## PROBLEM
List every line in the rows below that contains the word "cabinet".

## INPUT

-- begin --

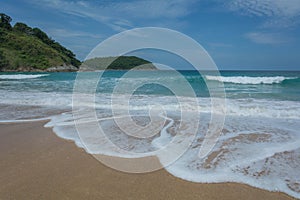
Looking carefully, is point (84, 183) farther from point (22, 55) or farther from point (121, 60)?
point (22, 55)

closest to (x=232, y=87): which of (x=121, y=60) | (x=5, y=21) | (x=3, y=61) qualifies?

-- end --
-- begin --

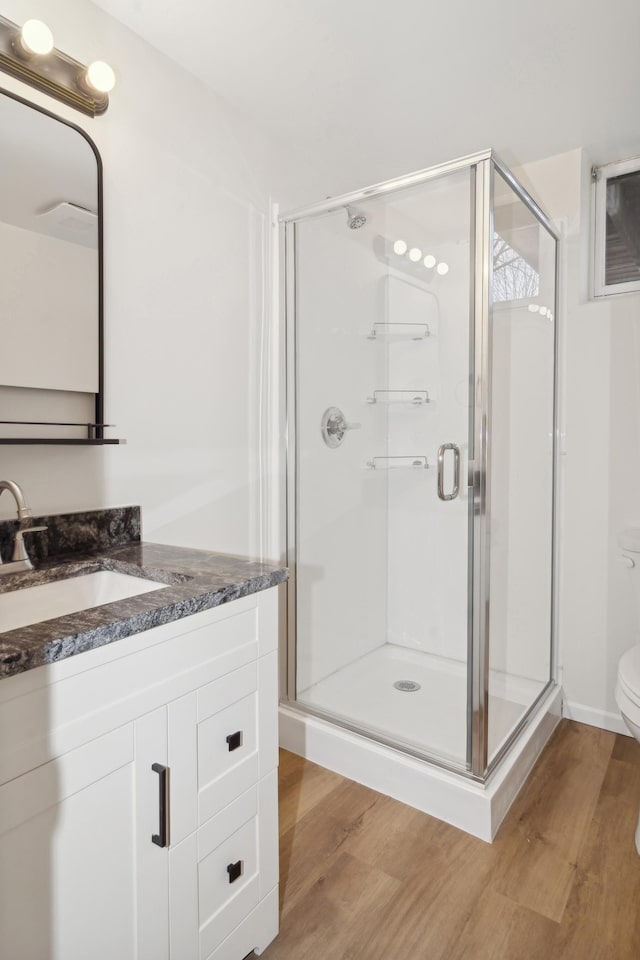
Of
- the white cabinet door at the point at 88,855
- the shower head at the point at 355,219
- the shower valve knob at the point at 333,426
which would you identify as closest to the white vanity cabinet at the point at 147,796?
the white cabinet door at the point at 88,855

-- end --

## RESULT BELOW
- the white cabinet door at the point at 88,855
which would you identify as closest to the white vanity cabinet at the point at 147,796?
the white cabinet door at the point at 88,855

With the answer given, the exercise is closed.